The separation agreement also doubles as a release agreement, preventing Baker from suing the city and vice versa.

When Baker came from Kansas City, Mo., to start the job on July 9, 2012, the severance package was far less generous. However, five months ago outgoing city councilors approved a new package in order to avoid costly ligation stemming from defamatory statements Spinnett made about Baker following an investigation involving Spinnett’s wife.

Just two months into the job, Baker received a report from city staff that the mayor’s wife appeared to use a cell phone to take photos or images of confidential code enforcement documents containing a Damascus resident’s personal information. The documents were lying on a city employee’s desk at City Hall.

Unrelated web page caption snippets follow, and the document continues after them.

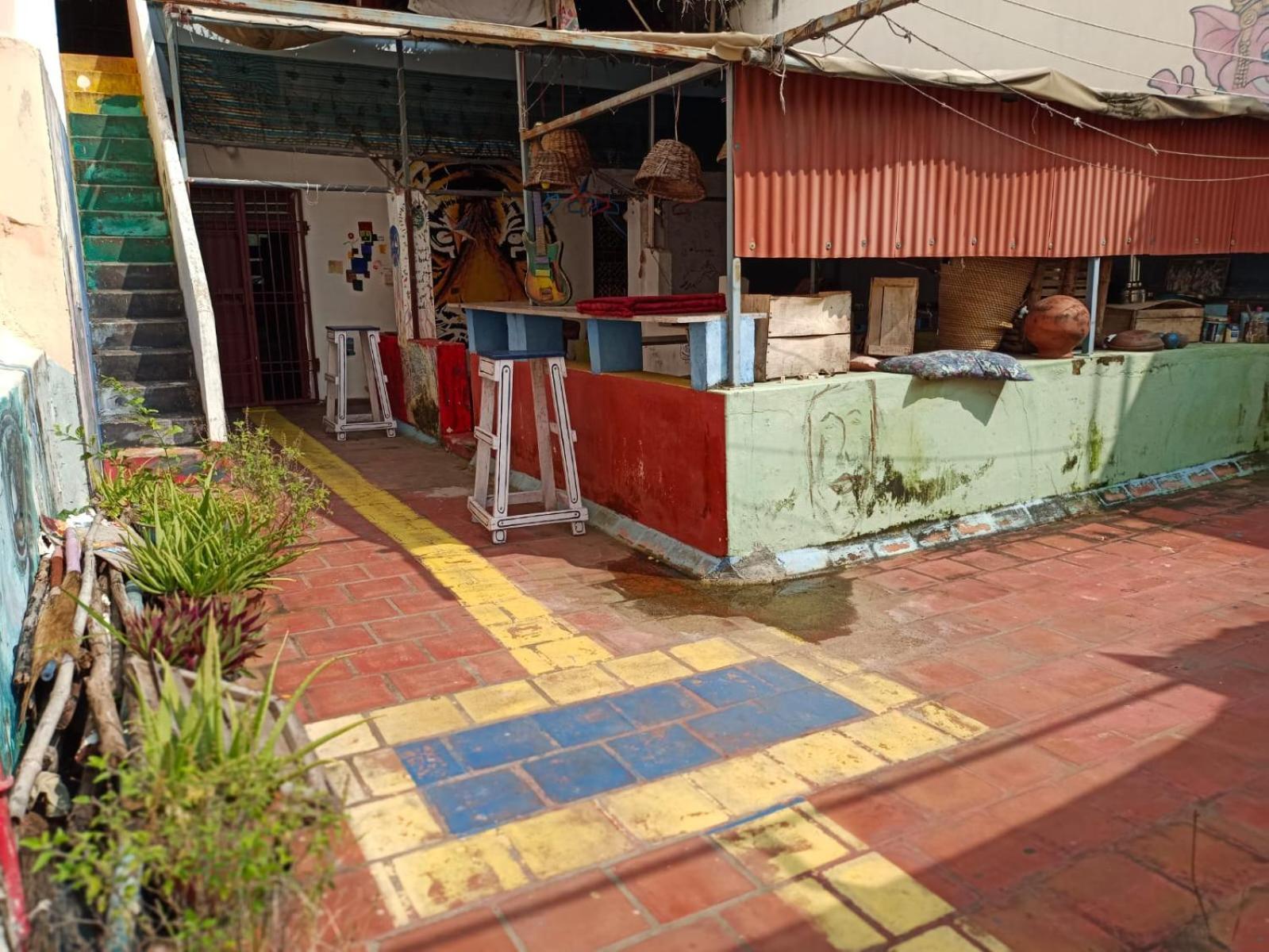 Gurukulam Hostel Pondicherry Ngoại thất bức ảnh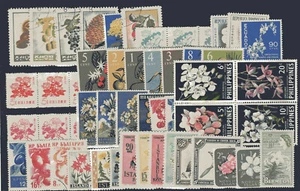 FLORA - WORLDWIDE BEST LOT, 50 STAMPS, MH - MNH - USED, VF - Picture 1 of 1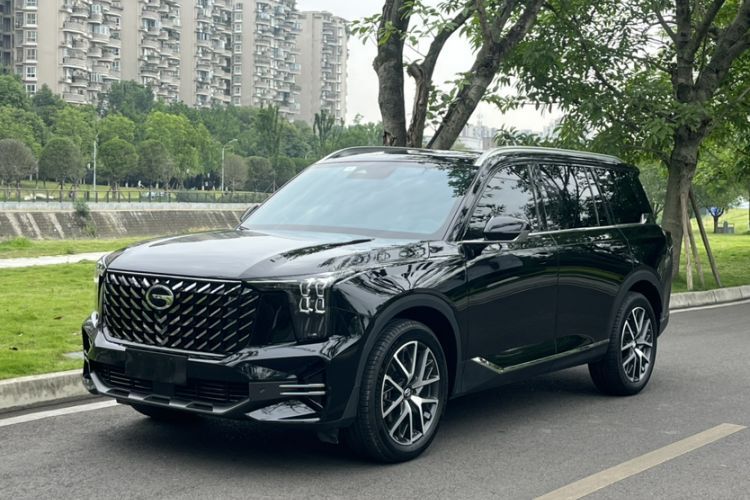 Used GAC Trumpchi GS8 2024 Linghang Series 2.0 TGDI Four-Wheel Drive Luxury Smart Connectivity Version Guazi used car, China used car export, Used car for sale, Used  cars, Cheapest cars for sale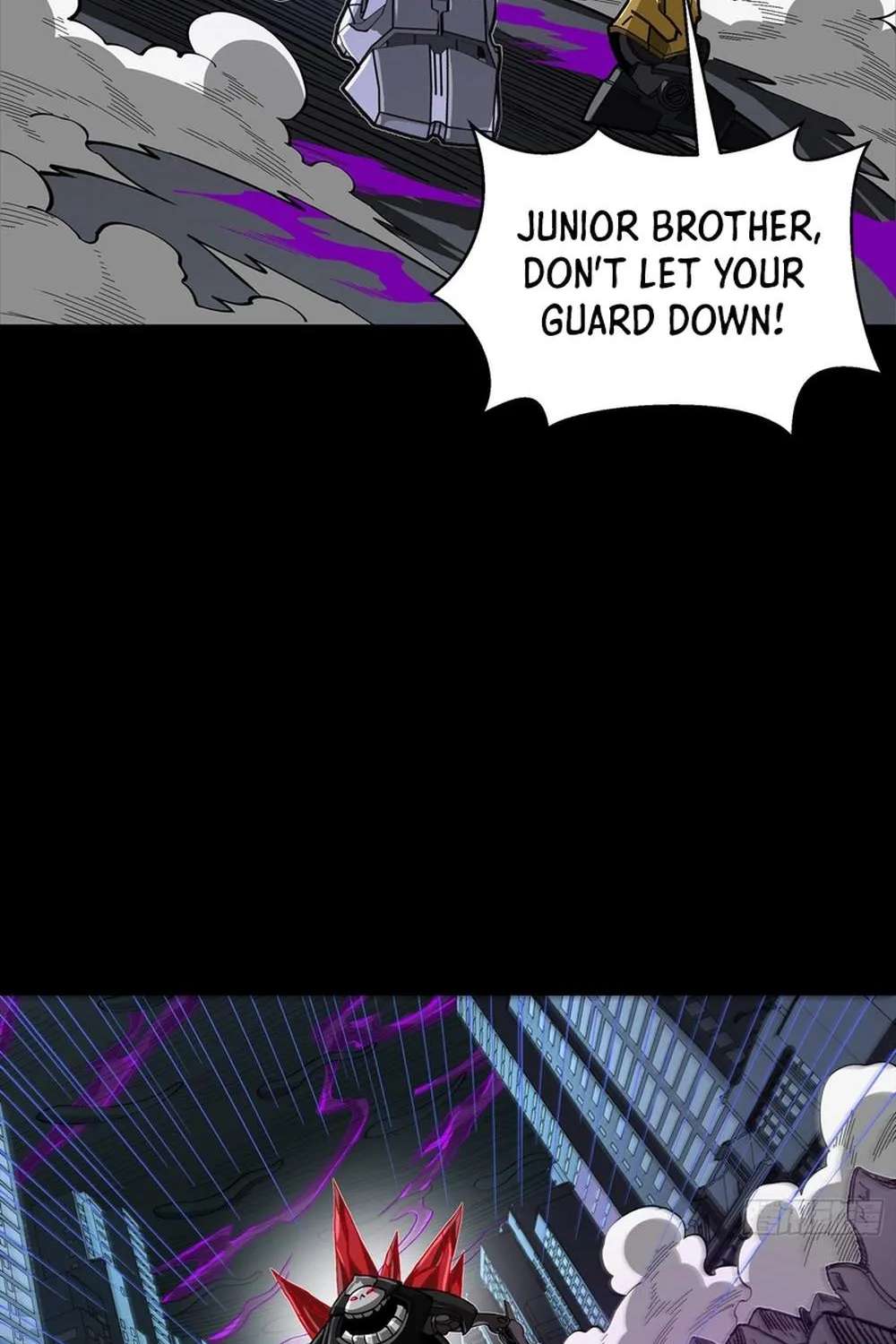 Legend Of Star General Chapter 396 - page 26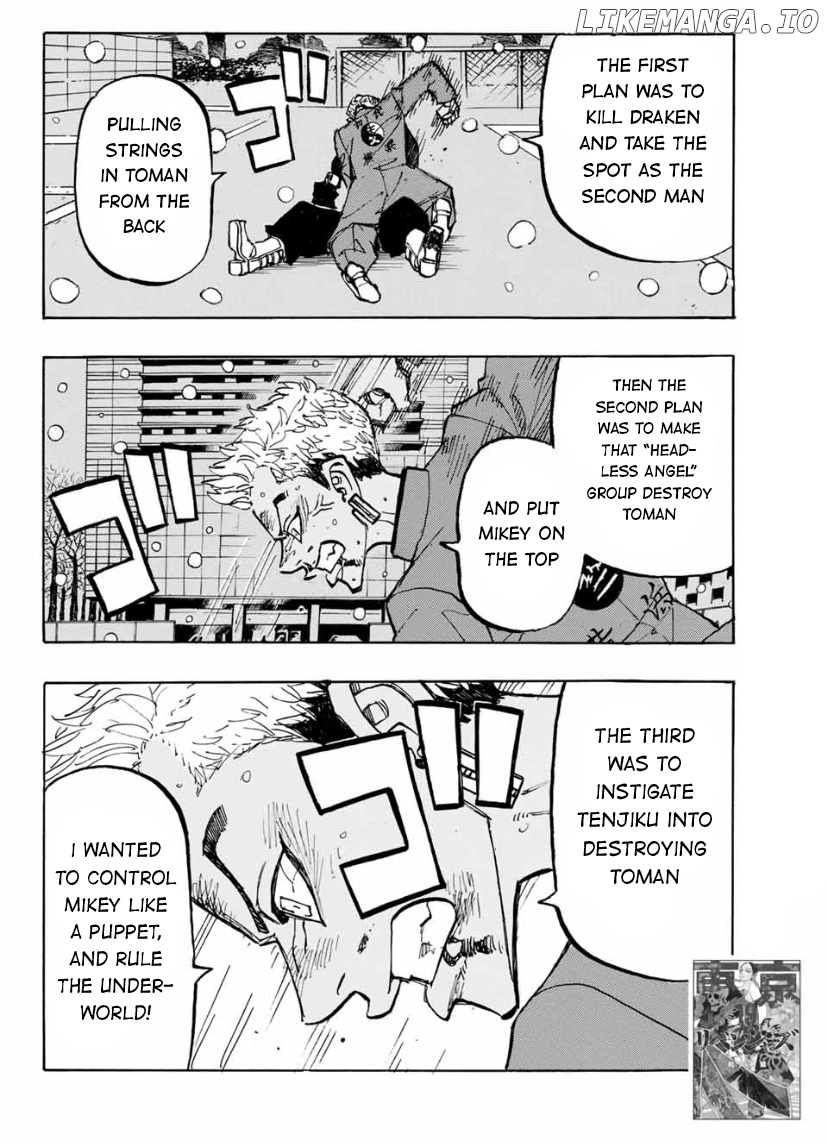 Read Tokyo Manji Revengers EN Manga Online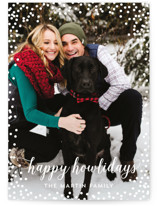 Confetti Howlidays Holiday Photo Cards
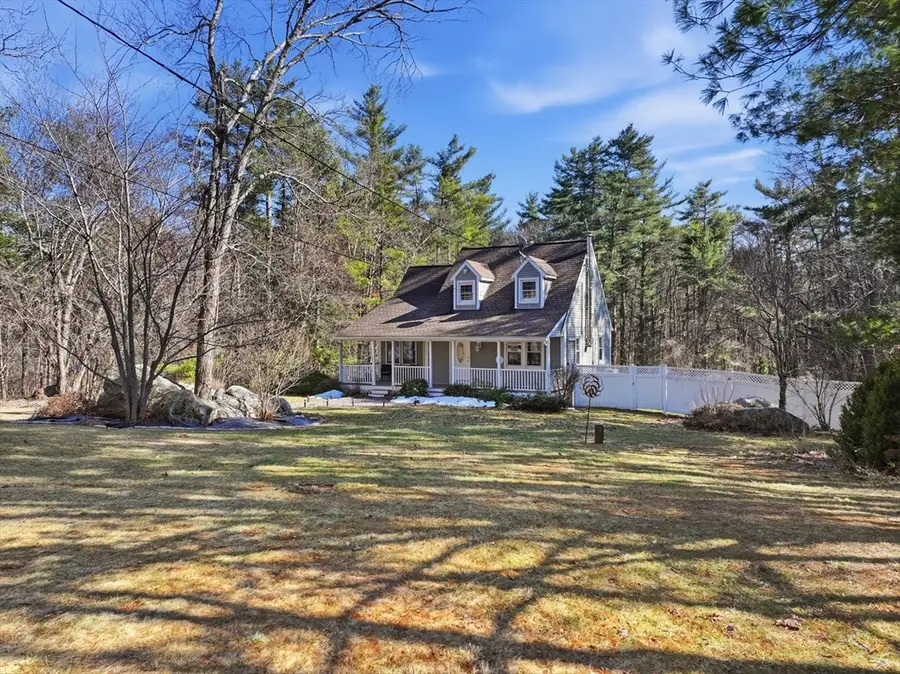 117 Draper Rd, East Brookfield, MA 01515 - #2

Baker reported the allegation to the Clackamas County Sheriff’s Office.

Detectives investigated and found no evidence of criminal conduct or wrongdoing of such photos being taken on or deleted from her cell phone.

During last Friday’s meeting, councilors Randy Shannon and Wehr voted against the agreement but for vastly different reasons. Shannon said the move was part of the mayor’s retribution against the city manager, a move that was aided and abetted by two other councilors.

“This is why the city manager can no longer do his job,” Shannon said.

Wehr, however, objected to the timing of the vote, saying that he wanted more time to review the agreement. He also thought the matter could be handled during a meeting already scheduled for Tuesday, May 28, instead of a special emergency city council meeting that councilors learned of just one hour before it took place.

Councilor Jim DeYoung, who joined the council in January, said he did not support efforts to oust Baker but voted for the separation agreement because it’s what Baker wanted.

He went on to say that the process was so flawed, he is considering resigning, in part because of the council’s failure to uphold its end of Baker’s renegotiated contract, which required a review by Jan. 9.

That never happened.

“I personally failed him, and I apologize to him and to all of you,” DeYoung told the crowd of about 30 people in the audience.

Citizens at last Friday’s meeting expressed outrage at Baker’s forced departure and said it would further fuel an effort to disincorporate Damascus, a rural community that residents voted to incorporate as a city in 2004.

Volunteers are gathering the signatures needed to place the matter on the November ballot.

The uncertainty such a proposition poses for the city’s future is one reason why the council is leaning toward appointing an interim city manager as opposed to recruiting for a permanent replacement, Spinnett said.